Visual perception depends on top-down goals and bottom-up sensory mechanisms. Vision-language models implement both, allowing us to treat each component as a separable hypothesis about what drives where we look. We compared spatial attention maps from six vision-language models against human fixation heatmaps recorded on 200 images during two tasks (general description and social captioning). The six models spanned a 2$\times$2 factorial of CNN vs.\ ViT encoders crossed with LSTM vs.\ Transformer decoders, plus Molmo 7B-D and Qwen3.5 9B. We found that both decoder and encoder architecture shaped alignment, but decoder choice dominated. LSTM vs.\ Transformer decoders increased alignment by 40--50 percentage points (80--87\% vs.\ 40--59\% of the human noise ceiling). In contrast, CNN vs.\ ViT encoders contributed a secondary 5--20 point advantage depending on decoder family, with CNN-LSTM the most aligned model overall (85--87\%). Despite their alignment advantage, LSTM-decoder attention maps were spatially diffuse and minimally task-differentiated; ViT-Transformer, the weakest in alignment, showed the sharpest spatial concentration and strongest task differentiation. A hemispatial-neglect simulation confirmed that ablating attention impacted LSTM decoders more than Transformer decoders. In an exploratory extension using TRIBE-simulated synthetic neural responses, fixation alignment and neural relevance dissociate: CNN-Transformer attention maps better predicted synthetic brain activity despite lower fixation alignment, with attention maps best predicting early visual cortex. Together, top-down and bottom-up components trade off what they predict in behavioral and synthetic neural data.

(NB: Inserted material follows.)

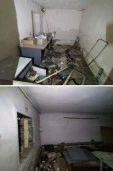 Нежилые помещения площадью 94кв.м. по адресу: Республика Башкортостан, г. Уфа, Орджоникидзевский район, ул. Александра Невского, 21., расположенное по адресу: Республика Башкортостан, г. Уфа, ул. Александра Невского, 21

翻译：视觉感知依赖于自上而下的目标与自下而上的感觉机制。视觉-语言模型兼具这两种机制，使我们能够将每个组件视为关于驱动目光注视因素的可分离假设。我们比较了六个视觉-语言模型的空间注意力图与人类在两任务（通用描述与社交描述）中对200张图像记录的注视热力图。这六个模型涵盖2×2因子设计：CNN与ViT编码器分别与LSTM与Transformer解码器组合，外加Molmo 7B-D和Qwen3.5 9B模型。研究发现，解码器与编码器架构均影响对齐程度，但解码器选择起主导作用。LSTM与Transformer解码器使对齐程度提升40-50个百分点（分别达到人类噪声上限的80-87%与40-59%）。相比之下，CNN与ViT编码器根据解码器家族不同带来次要的5-20个百分点优势，其中CNN-LSTM成为整体对齐度最高的模型（85-87%）。尽管对齐优势显著，LSTM解码器的注意力图在空间上呈弥散分布且任务区分度极低；而对齐度最弱的ViT-Transformer却展现出最强的空间集中性与任务区分度。半空间忽略模拟证实，注意力切除对LSTM解码器的影响大于Transformer解码器。在使用TRIBE模拟合成神经响应的探索性扩展中，注视对齐与神经相关性出现解离：CNN-Transformer的注意力图尽管注视对齐度较低，却能更好预测合成脑活动，其中注意力图对早期视觉皮层的预测效果最佳。综上，自上而下与自下而上组件在行为与合成神经数据预测中呈现权衡关系。